[35] "Parlez à moi, sire au chaperon large."—C.L., l. 468.

[36] C.L., ll. 72-79, 172-196.

[37] M. Jonckbloët, who takes a less wide range, begins his selection or collection of the William saga with the Couronnement Loys.

[38] Jonckbloët, i. 73-111.

[39] Jonckbloët, i. 112-162.

[40] Enfances Vivien, ed. Wahlen and v. Feilitzer, Paris, 1886; Covenant Vivien, Jonckbloët, i. 163-213.

[41] Jonckbloët, i. 215 to end; separately, as noted above, by Guessard and de Montaignon, Paris, 1870.

[42] Foulques de Candie (ed. Tarbé, Reims, 1860) is the only one of this batch which I possess, or have read in extenso.

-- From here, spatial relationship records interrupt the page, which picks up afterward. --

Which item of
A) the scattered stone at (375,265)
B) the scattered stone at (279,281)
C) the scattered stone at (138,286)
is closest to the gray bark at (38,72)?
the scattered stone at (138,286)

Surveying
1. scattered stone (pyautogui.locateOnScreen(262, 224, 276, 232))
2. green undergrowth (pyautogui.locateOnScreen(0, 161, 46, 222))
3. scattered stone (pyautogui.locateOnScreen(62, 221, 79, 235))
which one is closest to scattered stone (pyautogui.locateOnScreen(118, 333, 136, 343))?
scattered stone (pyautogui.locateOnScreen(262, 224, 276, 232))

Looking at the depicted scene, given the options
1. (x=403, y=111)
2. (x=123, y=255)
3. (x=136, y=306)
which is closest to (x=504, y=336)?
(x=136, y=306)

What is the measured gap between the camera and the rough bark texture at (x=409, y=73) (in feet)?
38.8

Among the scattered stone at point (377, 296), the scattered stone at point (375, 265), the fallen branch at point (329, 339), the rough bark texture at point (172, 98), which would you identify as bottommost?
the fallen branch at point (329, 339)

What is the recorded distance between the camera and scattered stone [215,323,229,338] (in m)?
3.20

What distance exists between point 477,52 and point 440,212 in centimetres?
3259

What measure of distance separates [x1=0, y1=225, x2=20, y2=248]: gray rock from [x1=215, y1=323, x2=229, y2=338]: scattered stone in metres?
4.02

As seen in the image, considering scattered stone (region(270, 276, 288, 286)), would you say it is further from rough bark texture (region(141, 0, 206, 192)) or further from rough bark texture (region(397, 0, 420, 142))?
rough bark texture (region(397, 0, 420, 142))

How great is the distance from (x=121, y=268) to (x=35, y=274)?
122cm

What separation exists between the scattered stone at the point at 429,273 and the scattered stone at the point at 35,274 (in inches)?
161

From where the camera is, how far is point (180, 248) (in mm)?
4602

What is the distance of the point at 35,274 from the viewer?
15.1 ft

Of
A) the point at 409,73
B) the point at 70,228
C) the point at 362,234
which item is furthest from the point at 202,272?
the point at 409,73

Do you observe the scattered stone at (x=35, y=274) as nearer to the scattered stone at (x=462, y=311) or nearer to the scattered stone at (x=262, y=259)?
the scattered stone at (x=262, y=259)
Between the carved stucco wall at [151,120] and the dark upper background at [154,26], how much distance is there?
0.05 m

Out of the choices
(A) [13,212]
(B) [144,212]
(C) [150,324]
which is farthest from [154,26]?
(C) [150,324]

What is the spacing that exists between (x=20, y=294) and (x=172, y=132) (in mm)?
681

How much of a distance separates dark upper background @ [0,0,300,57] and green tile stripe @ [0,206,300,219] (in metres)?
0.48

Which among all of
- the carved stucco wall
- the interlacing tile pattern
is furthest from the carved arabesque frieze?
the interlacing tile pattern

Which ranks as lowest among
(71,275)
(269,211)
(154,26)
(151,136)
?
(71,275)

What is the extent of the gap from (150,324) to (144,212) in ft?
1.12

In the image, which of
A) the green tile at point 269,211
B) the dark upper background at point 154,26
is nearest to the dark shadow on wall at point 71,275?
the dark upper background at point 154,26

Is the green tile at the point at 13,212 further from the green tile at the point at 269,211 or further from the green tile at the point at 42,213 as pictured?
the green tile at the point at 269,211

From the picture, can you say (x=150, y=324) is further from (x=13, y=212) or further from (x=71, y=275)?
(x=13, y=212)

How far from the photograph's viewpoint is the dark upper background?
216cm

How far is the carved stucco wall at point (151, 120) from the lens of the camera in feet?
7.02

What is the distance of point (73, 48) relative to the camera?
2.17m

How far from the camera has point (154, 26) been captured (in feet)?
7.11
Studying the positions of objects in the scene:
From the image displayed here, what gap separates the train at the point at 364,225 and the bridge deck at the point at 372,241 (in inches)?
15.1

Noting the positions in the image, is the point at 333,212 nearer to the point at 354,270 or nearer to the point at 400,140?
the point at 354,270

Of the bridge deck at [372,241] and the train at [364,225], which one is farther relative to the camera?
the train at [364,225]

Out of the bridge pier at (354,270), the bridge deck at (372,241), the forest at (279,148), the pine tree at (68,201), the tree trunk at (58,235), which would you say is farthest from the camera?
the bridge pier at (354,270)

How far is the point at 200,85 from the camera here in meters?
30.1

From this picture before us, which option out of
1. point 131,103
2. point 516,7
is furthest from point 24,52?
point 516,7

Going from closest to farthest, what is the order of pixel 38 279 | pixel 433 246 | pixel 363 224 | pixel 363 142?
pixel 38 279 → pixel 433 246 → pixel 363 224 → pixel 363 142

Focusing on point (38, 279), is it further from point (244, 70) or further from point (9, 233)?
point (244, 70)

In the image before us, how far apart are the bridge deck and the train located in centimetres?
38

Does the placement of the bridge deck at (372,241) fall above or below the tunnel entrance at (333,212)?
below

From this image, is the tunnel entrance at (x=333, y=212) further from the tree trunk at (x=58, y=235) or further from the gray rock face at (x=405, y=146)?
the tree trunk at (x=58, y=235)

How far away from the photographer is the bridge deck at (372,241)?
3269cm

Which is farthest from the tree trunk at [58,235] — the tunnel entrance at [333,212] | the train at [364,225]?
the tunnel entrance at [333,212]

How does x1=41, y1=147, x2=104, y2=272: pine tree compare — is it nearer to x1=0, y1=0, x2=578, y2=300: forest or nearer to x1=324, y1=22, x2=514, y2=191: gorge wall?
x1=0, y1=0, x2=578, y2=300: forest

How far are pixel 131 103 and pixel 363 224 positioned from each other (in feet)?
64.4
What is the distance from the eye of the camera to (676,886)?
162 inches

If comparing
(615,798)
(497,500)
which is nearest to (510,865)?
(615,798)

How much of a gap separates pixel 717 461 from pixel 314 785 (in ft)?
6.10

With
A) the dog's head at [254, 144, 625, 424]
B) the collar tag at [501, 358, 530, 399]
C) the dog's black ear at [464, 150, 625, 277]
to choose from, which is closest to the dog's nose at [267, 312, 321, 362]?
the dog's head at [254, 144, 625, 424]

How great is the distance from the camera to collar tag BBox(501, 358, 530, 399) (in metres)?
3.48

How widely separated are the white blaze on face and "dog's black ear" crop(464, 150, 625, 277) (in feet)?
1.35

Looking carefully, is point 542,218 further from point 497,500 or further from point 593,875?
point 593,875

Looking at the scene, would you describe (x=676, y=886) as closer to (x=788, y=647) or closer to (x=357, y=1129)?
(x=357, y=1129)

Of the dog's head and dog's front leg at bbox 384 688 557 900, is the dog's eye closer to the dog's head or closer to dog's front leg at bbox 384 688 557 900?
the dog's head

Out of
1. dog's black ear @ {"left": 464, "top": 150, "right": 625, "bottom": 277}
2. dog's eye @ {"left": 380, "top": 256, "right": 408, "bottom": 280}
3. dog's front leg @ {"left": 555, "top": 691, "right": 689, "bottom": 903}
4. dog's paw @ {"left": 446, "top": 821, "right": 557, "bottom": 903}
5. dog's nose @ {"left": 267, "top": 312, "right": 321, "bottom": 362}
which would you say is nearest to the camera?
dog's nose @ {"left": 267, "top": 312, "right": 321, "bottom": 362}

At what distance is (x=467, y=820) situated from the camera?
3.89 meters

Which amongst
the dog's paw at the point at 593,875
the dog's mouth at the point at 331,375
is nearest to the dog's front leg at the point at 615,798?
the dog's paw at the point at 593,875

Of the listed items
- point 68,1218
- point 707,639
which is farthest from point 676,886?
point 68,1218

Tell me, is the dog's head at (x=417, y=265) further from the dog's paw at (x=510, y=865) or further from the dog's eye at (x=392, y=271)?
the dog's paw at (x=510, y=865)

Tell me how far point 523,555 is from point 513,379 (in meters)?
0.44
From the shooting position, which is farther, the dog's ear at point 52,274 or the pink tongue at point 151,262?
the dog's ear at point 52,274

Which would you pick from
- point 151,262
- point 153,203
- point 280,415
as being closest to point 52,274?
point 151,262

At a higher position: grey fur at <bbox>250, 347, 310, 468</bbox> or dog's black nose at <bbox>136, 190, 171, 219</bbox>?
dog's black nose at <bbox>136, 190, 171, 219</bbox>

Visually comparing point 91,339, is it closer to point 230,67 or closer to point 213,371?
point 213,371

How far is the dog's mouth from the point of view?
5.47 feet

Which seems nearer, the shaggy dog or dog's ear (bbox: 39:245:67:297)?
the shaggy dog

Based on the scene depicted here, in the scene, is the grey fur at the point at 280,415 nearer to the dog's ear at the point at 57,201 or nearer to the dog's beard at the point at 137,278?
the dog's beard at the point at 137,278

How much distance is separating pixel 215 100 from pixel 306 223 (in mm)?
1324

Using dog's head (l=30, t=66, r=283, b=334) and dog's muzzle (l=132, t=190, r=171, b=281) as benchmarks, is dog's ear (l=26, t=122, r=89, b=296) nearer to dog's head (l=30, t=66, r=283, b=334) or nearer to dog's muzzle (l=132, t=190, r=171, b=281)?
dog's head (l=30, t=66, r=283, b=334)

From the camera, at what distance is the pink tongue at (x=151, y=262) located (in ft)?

[43] See the quotation from Jean Bodel, [p. 26], note. The literature of the Arthurian question is very large; and besides the drawbacks referred to in the text, much of it is scattered in periodicals. The most useful recent things in English are Mr Nutt's Studies on the Legend of the Holy Grail (London, 1888); Professor Rhys's Arthurian Legend (Oxford, 1891); and the extensive introduction to Dr Sommer's Malory (London, 1890). In French the elaborate papers on different parts which M. Gaston Paris brings out at intervals in Romania cannot be neglected; and M. Loth's surveys of the subject there and in the Revue Celtique (October 1892) are valuable. Naturally, there has been a great deal in German, the best being, perhaps, Dr Kölbing's long introduction to his reprint of Arthour and Merlin (Leipzig, 1890). Other books will be mentioned in subsequent notes; but a complete and impartial history of the whole subject, giving the contents, with strictly literary criticism only, of all the texts, and merely summarising theories as to origin, &c., is still wanting, and sorely wanted. Probably there is still no better, as there is certainly no more delightful, book on the matter than M. Paulin Paris's Romans de la Table Ronde (5 vols., Paris, 1868-77). The monograph by M. Clédat on the subject in M. Petit de Julleville's new History (v. supra, [p. 23], note) is unfortunately not by any means one of the best of these studies.

[44] The late Mr Skene, with great learning and ingenuity, endeavoured in his Four Ancient Books of Wales to claim all or almost all these place-names for Scotland in the wide sense. This can hardly be admitted: but impartial students of the historical references and the romances together will observe the constant introduction of northern localities in the latter, and the express testimony in the former to the effect that Arthur was general of all the British forces. We need not rob Cornwall to pay Lothian. For the really old references in Welsh poetry see, besides Skene, Professor Rhys, op. cit. Gildas and Nennius (but not the Vita Gildæ) will be found conveniently translated, with Geoffrey himself, in a volume of Bohn's Historical Library, Six Old English Chronicles. The E.E.T.S. edition of Merlin contains a very long excursus by Mr Stuart-Glennie on the place-name question.